I am using IdentityServer4, and its configuration is in the database. There is a silent renewal on the client (oidc). I have set the following lifetime settings for the client:

AbsoluteRefreshTokenLifetime =  60 * 30,//30 mins
AccessTokenLifetime = 60 * 5,//5 mins
SlidingRefreshTokenLifetime = 60 * 15 // 15 mins

What should happen? How long should be the lifetime of the token? When should the user be asked to login again? There is no clear documentation about the token lifetime when its refreshed, and when it is expired.

1 answer

  • answered 2018-05-16 07:18 Ruard van Elburg

    Access tokens can come in two flavours - self-contained or reference.

    A JWT token would be a self-contained access token - it’s a protected data structure with claims and an expiration. Once an API has learned about the key material, it can validate self-contained tokens without needing to communicate with the issuer. This makes JWTs hard to revoke. They will stay valid until they expire.

    From http://docs.identityserver.io/en/release/topics/reference_tokens.html#reference-tokens

    Refresh tokens allow gaining long lived access to APIs.

    You typically want to keep the lifetime of access tokens as short as possible, but at the same time don’t want to bother the user over and over again with doing a front-channel roundtrips to IdentityServer for requesting new ones.

    Refresh tokens allow requesting new access tokens without user interaction. Every time the client refreshes a token it needs to make an (authenticated) back-channel call to IdentityServer. This allows checking if the refresh token is still valid, or has been revoked in the meantime.

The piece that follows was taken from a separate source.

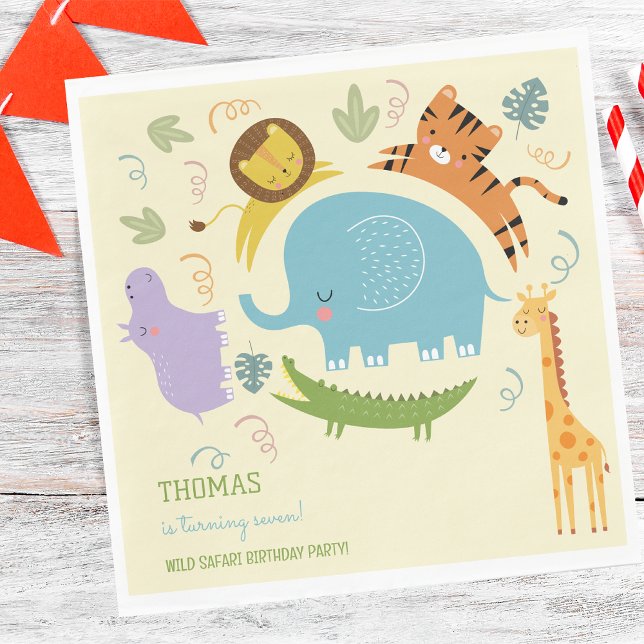 Vild safari barns födelsedag pappersservett (Skapare uppladdad)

    From http://docs.identityserver.io/en/release/topics/grant_types.html#refresh-tokens

    So the Access Token is self-contained, meaning that it can't be modified. Once issued, the token remains valid until it expires. That is why you would want to use short-lived tokens.

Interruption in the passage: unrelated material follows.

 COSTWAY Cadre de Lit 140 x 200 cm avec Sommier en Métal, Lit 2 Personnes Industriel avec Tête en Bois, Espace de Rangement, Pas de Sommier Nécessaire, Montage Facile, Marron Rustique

    In order to automate the process of access token renewal you can use the refresh token. This is a powerful token, since it can be used to request an access token without user interaction. The refresh token should be long lived (at least longer than the access token).

    Once the refresh token expires, the user has to login again. Without sliding expiration the refresh token will expire in an absolute time, having the user to login again.

    With sliding expiration you can set a shorter refresh token lifetime. Because each time an access token is requested, a new refresh token is issued. Extending the lifetime and invalidating the used refresh token.

    The user can access the resource without having to login again as long as the refresh token is valid. In your case it expires if the user is inactive for more than 30 minutes.

    The access token isn't refreshed automatically. You'll need to add code in the client to request a new access token. If the refresh token is not available or expired, you can send the user to the login page.